**Tasks to carry out:**
1. From the forum thread about a function on XORed integers, extract the stretch from "The function $f$ should" through "change the result.".
2. In the forum thread about a function on XORed integers, which choice of $f$ rules out all cases where $n$ is odd?

**Source:**
• • • •

5
$\begingroup$

For a certain algorithm, I need a function $f$ on integers such that

$a_1 \oplus a_2 \oplus \, \cdots\,\oplus a_n = 0 \implies f(a_1) \oplus f(a_2) \oplus \, \cdots\,\oplus f(a_n) \neq 0$

(where the $a_i$ are pairwise distinct, non-negative integers and $\oplus$ is the bitwise XOR operation)

The function $f$ should be computable in $O(m)$, where $m$ is the maximum number of digits of the $a_i$. Of course the simpler the function is, the better. Preferrably the output of the function would fit into $m$ digits as well.

Is there something like this? It would also be okay to have a family of finitely many functions $f_n$ such that for one of the functions the result of the above operation will be $\neq 0$.

My own considerations so far were the following:

  1. If we choose the ones' complement as $f$, we can rule out all cases where $n$ is odd.
  2. If $n$ is even, this means that for every bit, an even number of the $a_i$ has the bit set and the rest has not, therefore taking the ones' complement before XORing doesn't change the result.

So the harder part seems to be the case where $n$ is even.

  • 0
    @tomasz: I see what you mean... But of course without these restrictions, the algorithm wouldn't be feasible anymore, so all I can do is hope.2012-08-12

1 Answers 1

3

The function $f$, if it exists, must have very large outputs.

Call a set of integers "closed" if it is closed under the operation $\oplus$. A good example of a closed set of integers is the set of positive integers smaller than $2^k$ for some $k$.

Let $S$ be a closed set of integers that form the domain of $f$. Take as an example those positive integers with at most $m$ bits. Let $T$ be the codomain of $f$, so that we have $f : S \to T$ being the function of interest. Assume furthermore that $T$ is a closed set of integers.

Big claim: $|T| \ge (2^{|S|}-1)/|S|$.

• • • •

**Excerpted records:**

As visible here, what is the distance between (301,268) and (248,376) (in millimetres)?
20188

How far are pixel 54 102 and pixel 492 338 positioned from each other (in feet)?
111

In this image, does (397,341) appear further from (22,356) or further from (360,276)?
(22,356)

• • • •

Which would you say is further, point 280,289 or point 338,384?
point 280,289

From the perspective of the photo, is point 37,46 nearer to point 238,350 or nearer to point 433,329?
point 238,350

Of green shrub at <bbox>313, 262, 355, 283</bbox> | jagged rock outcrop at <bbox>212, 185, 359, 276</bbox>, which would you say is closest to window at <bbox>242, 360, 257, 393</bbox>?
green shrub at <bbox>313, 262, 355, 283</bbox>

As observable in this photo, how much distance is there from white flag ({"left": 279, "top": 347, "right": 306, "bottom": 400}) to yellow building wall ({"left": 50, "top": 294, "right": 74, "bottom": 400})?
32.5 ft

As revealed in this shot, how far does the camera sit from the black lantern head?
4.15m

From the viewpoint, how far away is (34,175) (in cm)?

• • • •

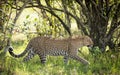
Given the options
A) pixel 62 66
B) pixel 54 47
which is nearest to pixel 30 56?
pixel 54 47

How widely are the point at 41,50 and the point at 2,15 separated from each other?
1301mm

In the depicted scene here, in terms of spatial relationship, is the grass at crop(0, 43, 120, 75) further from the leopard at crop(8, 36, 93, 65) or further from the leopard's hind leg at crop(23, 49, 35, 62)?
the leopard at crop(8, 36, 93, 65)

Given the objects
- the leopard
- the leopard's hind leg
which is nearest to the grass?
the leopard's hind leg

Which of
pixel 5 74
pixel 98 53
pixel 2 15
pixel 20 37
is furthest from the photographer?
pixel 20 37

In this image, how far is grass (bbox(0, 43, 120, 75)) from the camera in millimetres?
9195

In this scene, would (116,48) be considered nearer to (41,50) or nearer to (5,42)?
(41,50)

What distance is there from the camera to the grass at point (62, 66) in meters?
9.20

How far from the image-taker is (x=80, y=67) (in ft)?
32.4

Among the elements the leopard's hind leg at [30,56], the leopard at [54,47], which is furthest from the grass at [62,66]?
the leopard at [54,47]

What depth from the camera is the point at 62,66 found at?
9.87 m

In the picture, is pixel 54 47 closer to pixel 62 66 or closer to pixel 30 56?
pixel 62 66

• • • •

**Solution set:**
1.
The function $f$ should be computable in $O(m)$, where $m$ is the maximum number of digits of the $a_i$. Of course the simpler the function is, the better. Preferrably the output of the function would fit into $m$ digits as well.

Is there something like this? It would also be okay to have a family of finitely many functions $f_n$ such that for one of the functions the result of the above operation will be $\neq 0$.

My own considerations so far were the following:

  1. If we choose the ones' complement as $f$, we can rule out all cases where $n$ is odd.
  2. If $n$ is even, this means that for every bit, an even number of the $a_i$ has the bit set and the rest has not, therefore taking the ones' complement before XORing doesn't change the result.

2. The ones' complement.